Anselm was relatively sure he possessed all three conditions. He knew the name; instinct suggested DI Armstrong could be the contact; and her cooperation might be forthcoming if its basis was the finding of a key witness for a major trial, Anselm’s only request being to have the first interview The plan crystallised almost by itself while he was still in Rome. And as it did so, Anselm’s recognition of his own importance in the scheme of things expanded proportionately, producing a sense of power that he tried to suppress but which he acknowledged with a dark flush of pleasure.


3


Ordinarily Anselm had two periods of manual work — one in the morning before Mass, the other in the afternoon until Vespers. However, the Prior had agreed to release Anselm whenever necessary to pursue anything to do with the task he had received from Cardinal Vincenzi. That broad principle was stretched to encompass games of chess with Salomon Lachaise at the guesthouse. But since his trip to Rome Anselm had found it difficult to look his companion in the face — for he was now burdened with a riddle: ‘Schwermann had risked his life to save life: And his task of finding Victor Brionne now set them apart, for it was this man who would reveal the meaning of the words.

They sat either side of a table, black against white.

‘No talking,’ said Anselm as they were about to start.

‘But in the beginning was the Word,’ replied Salomon Lachaise.

‘Indeed,’ said Anselm.

Salomon Lachaise then sprinkled the early stages of play with abstract enticements — an unworthy attempt, thought Anselm, to distract his opponent: ‘A violation of language is a violation of God: (‘Mmm’, said Anselm.) ‘… in hell there are no words.’ (‘Mmm.’) ‘… and yet the silence of the Priory brings forth words of praise.’ (‘And other things,’ murmured Anselm.) ‘… the world will be redeemed by words.’ Anselm marked that one for future use. -

‘Is it not strange,’ continued Salomon Lachaise on a fresh tack, ‘that God, on one reading of Exodus, refused to disclose his name to Moses when he first revealed himself?’
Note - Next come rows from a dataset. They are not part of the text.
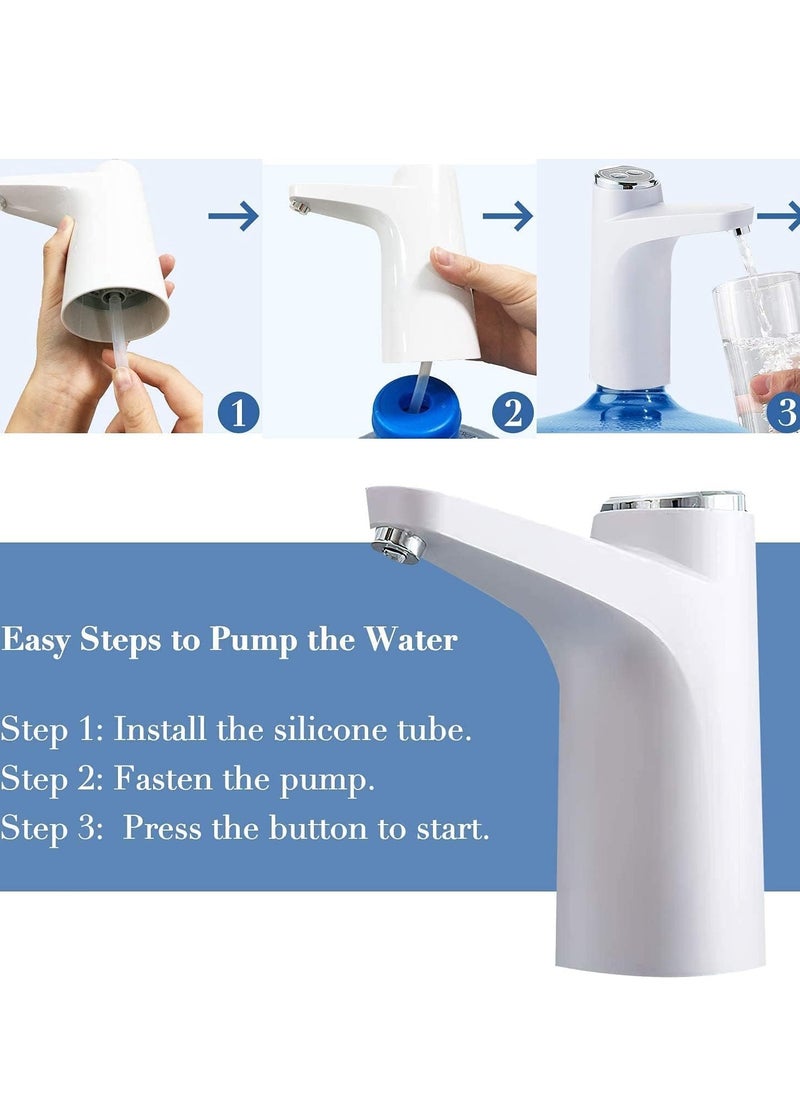 1
2
3

Easy Steps to Pump the Water

Step 1: Install the silicone tube.
Step 2: Fasten the pump.
Step 3: Press the button to start.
‘Yes,’ said Anselm. He eyed the tight configuration of pieces. Each move seemed to spell trouble but there had to be a way out.

‘And is it not stranger still that God should change the name of his servants to mark a new beginning?’

Anselm looked up sharply into a face of restrained curiosity. ‘What do you mean?’

‘God made the covenant with Abram and he became Abraham. Simon the fisherman became Peter the rock. There are lots of examples.’

‘I see,’ said Anselm, returning his attention to the battle.

‘The change of name obliterates their past, bestowing a blessed future.’

‘That’s a good point. I might use that one Sunday’

‘And when the Amsterdam synagogue expelled Spinoza for his ideas, they invoked God to blot out his name under heaven.’

‘That’s interesting,’ said Anselm genuinely

‘So who was it that dared to take the place of God and give that man across the lake a new name, a new life?’

The two men faced each other. A sensation of rapid foreshortening brought the gentle gaze of Salomon Lachaise unbearably close to Anselm’s secret. They sat as friends: one of them waiting patiently for judgement, the other, Anselm, engaged in an enterprise that might absolve the need for a trial — hope and its adversary at one table.

‘That’s another good point.’ They were the only words Anselm could assemble that did not require him to lie.

Salomon Lachaise reviewed the state of play upon the board and, with a look of quiet amusement, toppled his king. ‘Anselm of Canterbury, I resign.’